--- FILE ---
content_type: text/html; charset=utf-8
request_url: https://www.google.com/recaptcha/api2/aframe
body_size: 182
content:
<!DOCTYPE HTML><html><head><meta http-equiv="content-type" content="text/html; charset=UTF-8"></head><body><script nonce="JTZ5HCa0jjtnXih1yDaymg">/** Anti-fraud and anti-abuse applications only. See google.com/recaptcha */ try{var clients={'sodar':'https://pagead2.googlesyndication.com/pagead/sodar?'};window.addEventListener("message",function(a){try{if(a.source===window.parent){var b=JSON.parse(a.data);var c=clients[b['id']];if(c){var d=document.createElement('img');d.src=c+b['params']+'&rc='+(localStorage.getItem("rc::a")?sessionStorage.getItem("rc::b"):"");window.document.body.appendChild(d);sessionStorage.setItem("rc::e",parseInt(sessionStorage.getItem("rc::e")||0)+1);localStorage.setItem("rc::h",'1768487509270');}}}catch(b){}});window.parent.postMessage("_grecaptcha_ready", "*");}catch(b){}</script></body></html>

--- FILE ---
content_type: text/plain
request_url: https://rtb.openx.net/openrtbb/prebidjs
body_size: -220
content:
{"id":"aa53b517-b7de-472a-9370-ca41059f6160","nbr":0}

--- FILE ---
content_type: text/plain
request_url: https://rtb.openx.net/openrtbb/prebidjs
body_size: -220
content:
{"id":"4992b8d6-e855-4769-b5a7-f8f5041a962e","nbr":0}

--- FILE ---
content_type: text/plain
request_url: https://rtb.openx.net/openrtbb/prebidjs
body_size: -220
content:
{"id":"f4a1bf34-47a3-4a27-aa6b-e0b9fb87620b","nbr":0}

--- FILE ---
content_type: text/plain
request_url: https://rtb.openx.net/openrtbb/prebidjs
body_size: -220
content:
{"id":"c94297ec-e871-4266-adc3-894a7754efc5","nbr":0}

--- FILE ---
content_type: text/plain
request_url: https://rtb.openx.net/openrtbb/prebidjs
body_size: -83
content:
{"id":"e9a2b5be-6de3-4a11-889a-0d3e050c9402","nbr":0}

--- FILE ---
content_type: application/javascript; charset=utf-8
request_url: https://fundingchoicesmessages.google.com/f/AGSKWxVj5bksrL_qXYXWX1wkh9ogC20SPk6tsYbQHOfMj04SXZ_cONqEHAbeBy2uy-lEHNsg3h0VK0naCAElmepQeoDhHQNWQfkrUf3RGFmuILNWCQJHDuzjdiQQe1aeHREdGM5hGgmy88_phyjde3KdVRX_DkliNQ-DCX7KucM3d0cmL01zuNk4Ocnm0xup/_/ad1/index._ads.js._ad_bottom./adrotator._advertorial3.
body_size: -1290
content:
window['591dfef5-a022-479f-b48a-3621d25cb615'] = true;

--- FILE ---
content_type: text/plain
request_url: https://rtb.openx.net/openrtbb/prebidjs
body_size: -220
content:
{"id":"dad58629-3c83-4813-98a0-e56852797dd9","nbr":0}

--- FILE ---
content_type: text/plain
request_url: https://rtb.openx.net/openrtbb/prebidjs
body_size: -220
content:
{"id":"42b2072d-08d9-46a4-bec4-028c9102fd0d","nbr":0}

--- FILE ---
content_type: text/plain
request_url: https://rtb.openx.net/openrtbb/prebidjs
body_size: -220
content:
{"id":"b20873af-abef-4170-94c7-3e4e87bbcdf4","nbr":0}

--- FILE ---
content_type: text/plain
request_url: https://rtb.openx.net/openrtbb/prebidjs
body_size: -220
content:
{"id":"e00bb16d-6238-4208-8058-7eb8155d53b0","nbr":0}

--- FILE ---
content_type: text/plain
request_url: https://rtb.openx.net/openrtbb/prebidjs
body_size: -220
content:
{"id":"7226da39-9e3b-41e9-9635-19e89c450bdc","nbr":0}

TASK DESCRIPTION
Print the listing above in full, exactly as it is.

YOUR SOLUTION
--- FILE ---
content_type: text/html; charset=utf-8
request_url: https://www.google.com/recaptcha/api2/aframe
body_size: 182
content:
<!DOCTYPE HTML><html><head><meta http-equiv="content-type" content="text/html; charset=UTF-8"></head><body><script nonce="JTZ5HCa0jjtnXih1yDaymg">/** Anti-fraud and anti-abuse applications only. See google.com/recaptcha */ try{var clients={'sodar':'https://pagead2.googlesyndication.com/pagead/sodar?'};window.addEventListener("message",function(a){try{if(a.source===window.parent){var b=JSON.parse(a.data);var c=clients[b['id']];if(c){var d=document.createElement('img');d.src=c+b['params']+'&rc='+(localStorage.getItem("rc::a")?sessionStorage.getItem("rc::b"):"");window.document.body.appendChild(d);sessionStorage.setItem("rc::e",parseInt(sessionStorage.getItem("rc::e")||0)+1);localStorage.setItem("rc::h",'1768487509270');}}}catch(b){}});window.parent.postMessage("_grecaptcha_ready", "*");}catch(b){}</script></body></html>

--- FILE ---
content_type: text/plain
request_url: https://rtb.openx.net/openrtbb/prebidjs
body_size: -220
content:
{"id":"aa53b517-b7de-472a-9370-ca41059f6160","nbr":0}

--- FILE ---
content_type: text/plain
request_url: https://rtb.openx.net/openrtbb/prebidjs
body_size: -220
content:
{"id":"4992b8d6-e855-4769-b5a7-f8f5041a962e","nbr":0}

--- FILE ---
content_type: text/plain
request_url: https://rtb.openx.net/openrtbb/prebidjs
body_size: -220
content:
{"id":"f4a1bf34-47a3-4a27-aa6b-e0b9fb87620b","nbr":0}

--- FILE ---
content_type: text/plain
request_url: https://rtb.openx.net/openrtbb/prebidjs
body_size: -220
content:
{"id":"c94297ec-e871-4266-adc3-894a7754efc5","nbr":0}

--- FILE ---
content_type: text/plain
request_url: https://rtb.openx.net/openrtbb/prebidjs
body_size: -83
content:
{"id":"e9a2b5be-6de3-4a11-889a-0d3e050c9402","nbr":0}

--- FILE ---
content_type: application/javascript; charset=utf-8
request_url: https://fundingchoicesmessages.google.com/f/AGSKWxVj5bksrL_qXYXWX1wkh9ogC20SPk6tsYbQHOfMj04SXZ_cONqEHAbeBy2uy-lEHNsg3h0VK0naCAElmepQeoDhHQNWQfkrUf3RGFmuILNWCQJHDuzjdiQQe1aeHREdGM5hGgmy88_phyjde3KdVRX_DkliNQ-DCX7KucM3d0cmL01zuNk4Ocnm0xup/_/ad1/index._ads.js._ad_bottom./adrotator._advertorial3.
body_size: -1290
content:
window['591dfef5-a022-479f-b48a-3621d25cb615'] = true;

--- FILE ---
content_type: text/plain
request_url: https://rtb.openx.net/openrtbb/prebidjs
body_size: -220
content:
{"id":"dad58629-3c83-4813-98a0-e56852797dd9","nbr":0}

--- FILE ---
content_type: text/plain
request_url: https://rtb.openx.net/openrtbb/prebidjs
body_size: -220
content:
{"id":"42b2072d-08d9-46a4-bec4-028c9102fd0d","nbr":0}

--- FILE ---
content_type: text/plain
request_url: https://rtb.openx.net/openrtbb/prebidjs
body_size: -220
content:
{"id":"b20873af-abef-4170-94c7-3e4e87bbcdf4","nbr":0}

--- FILE ---
content_type: text/plain
request_url: https://rtb.openx.net/openrtbb/prebidjs
body_size: -220
content:
{"id":"e00bb16d-6238-4208-8058-7eb8155d53b0","nbr":0}

--- FILE ---
content_type: text/plain
request_url: https://rtb.openx.net/openrtbb/prebidjs
body_size: -220
content:
{"id":"7226da39-9e3b-41e9-9635-19e89c450bdc","nbr":0}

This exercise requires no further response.